Problem details:
Print out each record below, unaltered and complete, without its images.

Information given:

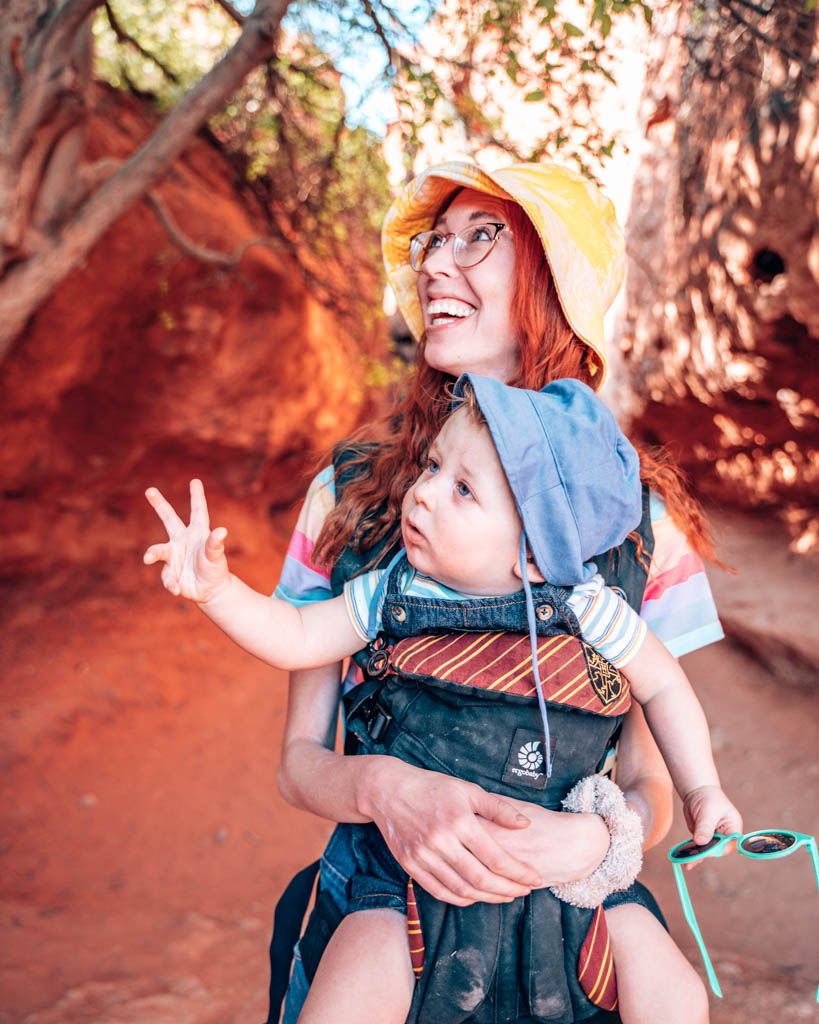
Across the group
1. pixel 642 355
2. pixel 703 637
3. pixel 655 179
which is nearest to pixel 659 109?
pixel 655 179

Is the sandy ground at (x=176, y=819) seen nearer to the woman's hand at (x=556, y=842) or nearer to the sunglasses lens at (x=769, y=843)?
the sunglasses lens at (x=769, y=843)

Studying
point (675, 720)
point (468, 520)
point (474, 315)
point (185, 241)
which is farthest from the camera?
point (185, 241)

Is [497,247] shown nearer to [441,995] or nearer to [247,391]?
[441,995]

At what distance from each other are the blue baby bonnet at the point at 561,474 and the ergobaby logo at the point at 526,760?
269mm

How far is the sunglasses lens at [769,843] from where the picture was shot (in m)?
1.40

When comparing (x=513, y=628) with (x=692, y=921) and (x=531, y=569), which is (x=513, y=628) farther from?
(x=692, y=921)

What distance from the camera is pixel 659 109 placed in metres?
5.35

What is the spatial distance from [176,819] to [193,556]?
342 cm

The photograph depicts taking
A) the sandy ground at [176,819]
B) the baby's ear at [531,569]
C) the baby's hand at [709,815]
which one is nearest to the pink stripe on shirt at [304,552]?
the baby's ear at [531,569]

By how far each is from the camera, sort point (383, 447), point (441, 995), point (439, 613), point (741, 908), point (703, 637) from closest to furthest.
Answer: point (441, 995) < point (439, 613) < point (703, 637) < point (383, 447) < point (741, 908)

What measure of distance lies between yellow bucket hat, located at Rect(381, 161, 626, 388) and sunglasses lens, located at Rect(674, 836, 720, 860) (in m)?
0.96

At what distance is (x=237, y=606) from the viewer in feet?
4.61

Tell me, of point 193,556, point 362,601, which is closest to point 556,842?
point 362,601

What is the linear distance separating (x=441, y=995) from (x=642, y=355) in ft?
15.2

Solution for this exercise:
Across the group
1. pixel 642 355
2. pixel 703 637
3. pixel 655 179
which is nearest to pixel 659 109?
pixel 655 179

Is the sandy ground at (x=176, y=819) seen nearer to the woman's hand at (x=556, y=842) or nearer to the sunglasses lens at (x=769, y=843)?
the sunglasses lens at (x=769, y=843)

Studying
point (675, 720)
point (468, 520)
point (474, 315)
point (185, 241)
which is farthest from the camera?
point (185, 241)

Is [497,247] shown nearer to [441,995] or nearer to [247,391]?
[441,995]

At what distance from each other are the blue baby bonnet at the point at 561,474 and the ergobaby logo at the point at 526,760?
269mm

How far is the sunglasses lens at [769,843] from where the picture was shot (in m)?
1.40

When comparing (x=513, y=628) with (x=692, y=921) and (x=531, y=569), which is (x=513, y=628) farther from?
(x=692, y=921)

What distance from the camera is pixel 659 109 placed in metres?
5.35

What is the spatial distance from [176,819] to [193,556]?
342 cm

The photograph depicts taking
A) the sandy ground at [176,819]
B) the baby's ear at [531,569]
C) the baby's hand at [709,815]
which one is nearest to the pink stripe on shirt at [304,552]?
the baby's ear at [531,569]

By how far each is from the camera, sort point (383, 447), point (441, 995), point (439, 613), point (741, 908), point (703, 637) from closest to furthest.
Answer: point (441, 995) < point (439, 613) < point (703, 637) < point (383, 447) < point (741, 908)

What measure of distance lies between yellow bucket hat, located at Rect(381, 161, 626, 388) and sunglasses lens, located at Rect(674, 836, 720, 860) (in m)?
0.96

At what distance is (x=237, y=606) from the viewer in feet?
4.61

Tell me, of point 193,556, point 362,601, which is closest to point 556,842?
point 362,601

What is the linear distance separating (x=441, y=995) from (x=642, y=355) in ft?
15.2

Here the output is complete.